Re: parity raid and ext4 get stuck in writes

Carlos Carvalho <carlos@xxxxxxxxxxxxxx> · Mon, 25 Dec 2023 10:38:29 -0300

Peter Grandi (pg@xxxxxxxxxxxxxxxxxxxxxx) wrote on Mon, Dec 25, 2023 at 07:15:16AM -03:
> >> [...] a long standing problem. When lots of writes to many
> >> files are sent in a short time the kernel gets stuck and
> >> stops sending write requests to the disks. [...] A simple way
> >> to reproduce: expand a kernel source tree, like xzcat
> >> linux-6.5.tar.xz | tar x -f -
> 
> That is a well known (ideally...) consequence of misconfiguring
> both physical storage and the Linux flusher cache so there is a
> high chance of post-saturation congestion under load.
> 
> https://www.sabi.co.uk/blog/anno05-4th.html?051105#051105

No.

## Listed entries
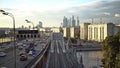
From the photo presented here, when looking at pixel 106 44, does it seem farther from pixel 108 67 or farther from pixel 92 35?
pixel 92 35

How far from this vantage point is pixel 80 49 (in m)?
76.5

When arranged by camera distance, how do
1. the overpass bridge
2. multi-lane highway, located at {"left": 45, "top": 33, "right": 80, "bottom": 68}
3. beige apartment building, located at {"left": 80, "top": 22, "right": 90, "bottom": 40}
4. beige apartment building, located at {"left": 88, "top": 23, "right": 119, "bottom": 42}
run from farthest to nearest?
beige apartment building, located at {"left": 80, "top": 22, "right": 90, "bottom": 40}, beige apartment building, located at {"left": 88, "top": 23, "right": 119, "bottom": 42}, multi-lane highway, located at {"left": 45, "top": 33, "right": 80, "bottom": 68}, the overpass bridge

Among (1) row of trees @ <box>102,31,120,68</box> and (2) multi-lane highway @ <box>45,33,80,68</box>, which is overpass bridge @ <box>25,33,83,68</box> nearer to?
(2) multi-lane highway @ <box>45,33,80,68</box>

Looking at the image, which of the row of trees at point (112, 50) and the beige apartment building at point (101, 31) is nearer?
the row of trees at point (112, 50)

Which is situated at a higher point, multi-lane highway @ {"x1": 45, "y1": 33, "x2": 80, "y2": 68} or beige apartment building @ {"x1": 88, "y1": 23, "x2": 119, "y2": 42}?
beige apartment building @ {"x1": 88, "y1": 23, "x2": 119, "y2": 42}

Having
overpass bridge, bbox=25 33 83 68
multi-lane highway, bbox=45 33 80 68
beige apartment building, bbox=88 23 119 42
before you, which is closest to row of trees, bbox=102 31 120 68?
overpass bridge, bbox=25 33 83 68

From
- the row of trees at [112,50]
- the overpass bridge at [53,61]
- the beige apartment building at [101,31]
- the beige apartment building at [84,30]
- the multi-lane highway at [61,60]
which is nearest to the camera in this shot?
the row of trees at [112,50]

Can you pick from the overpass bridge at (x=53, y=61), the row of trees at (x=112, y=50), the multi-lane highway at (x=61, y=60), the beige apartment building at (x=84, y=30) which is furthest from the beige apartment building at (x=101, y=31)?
the row of trees at (x=112, y=50)

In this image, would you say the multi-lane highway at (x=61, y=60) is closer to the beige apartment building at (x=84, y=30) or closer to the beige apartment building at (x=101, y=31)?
the beige apartment building at (x=101, y=31)

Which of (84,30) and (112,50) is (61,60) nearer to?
(112,50)

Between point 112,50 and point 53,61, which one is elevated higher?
point 112,50

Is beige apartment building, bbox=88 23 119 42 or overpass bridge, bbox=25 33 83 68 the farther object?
beige apartment building, bbox=88 23 119 42

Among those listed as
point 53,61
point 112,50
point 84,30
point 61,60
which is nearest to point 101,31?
point 84,30

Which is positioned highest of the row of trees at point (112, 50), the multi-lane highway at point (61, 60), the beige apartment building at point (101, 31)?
the beige apartment building at point (101, 31)
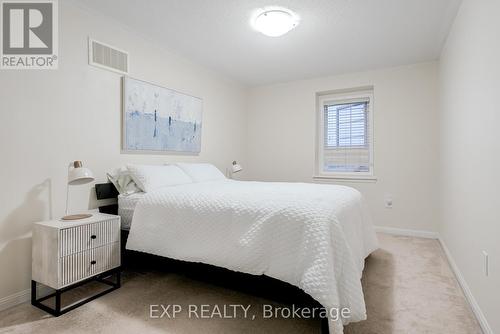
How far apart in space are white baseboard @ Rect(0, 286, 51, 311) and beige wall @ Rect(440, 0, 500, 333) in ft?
9.47

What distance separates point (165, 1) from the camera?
2299 mm

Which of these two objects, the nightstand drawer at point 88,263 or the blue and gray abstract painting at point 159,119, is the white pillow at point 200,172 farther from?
the nightstand drawer at point 88,263

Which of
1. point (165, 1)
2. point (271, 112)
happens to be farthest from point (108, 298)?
point (271, 112)

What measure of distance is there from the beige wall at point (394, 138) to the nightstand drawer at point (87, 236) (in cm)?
295

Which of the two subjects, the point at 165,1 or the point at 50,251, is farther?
the point at 165,1

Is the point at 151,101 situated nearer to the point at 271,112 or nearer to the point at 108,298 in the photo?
the point at 108,298

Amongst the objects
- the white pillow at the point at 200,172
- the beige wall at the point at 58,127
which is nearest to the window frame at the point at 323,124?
the white pillow at the point at 200,172

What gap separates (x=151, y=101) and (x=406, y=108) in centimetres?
324

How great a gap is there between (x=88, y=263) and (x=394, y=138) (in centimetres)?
377

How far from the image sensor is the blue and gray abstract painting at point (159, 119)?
2787 mm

## Required task A
Write out the passage of the ext4 write-stall reply starting at "Carlos Carvalho <carlos@xxxxxxxxxxxxxx>" and ending at "congestion under load.".
## Required task B
Continue the mailing list reply about parity RAID and ext4 writes getting stuck, picking up right after its last line.

## Answer A
Carlos Carvalho <carlos@xxxxxxxxxxxxxx> · Mon, 25 Dec 2023 10:38:29 -0300

Peter Grandi (pg@xxxxxxxxxxxxxxxxxxxxxx) wrote on Mon, Dec 25, 2023 at 07:15:16AM -03:
> >> [...] a long standing problem. When lots of writes to many
> >> files are sent in a short time the kernel gets stuck and
> >> stops sending write requests to the disks. [...] A simple way
> >> to reproduce: expand a kernel source tree, like xzcat
> >> linux-6.5.tar.xz | tar x -f -
> 
> That is a well known (ideally...) consequence of misconfiguring
> both physical storage and the Linux flusher cache so there is a
> high chance of post-saturation congestion under load.

## Answer B
It's not a configuration problem, it's a kernel bug. Of course we can reduce
the number and size of dirty pages, as I mentioned myself in the post, but the
bug continues to exist. I even did it to keep a critical server alive. It is a
nuisance though because bursts of disk writes take much longer to complete.

Even restraining dirty pages after about 7-10 days that critical machine still
gets stuck and needs a reboot... As time goes by the machine becomes more
susceptible to the bug. Maybe because of memory fragmentation? This is only a
"wild guess", I have no idea if it makes sense and agrees with Ojaswin's
findings.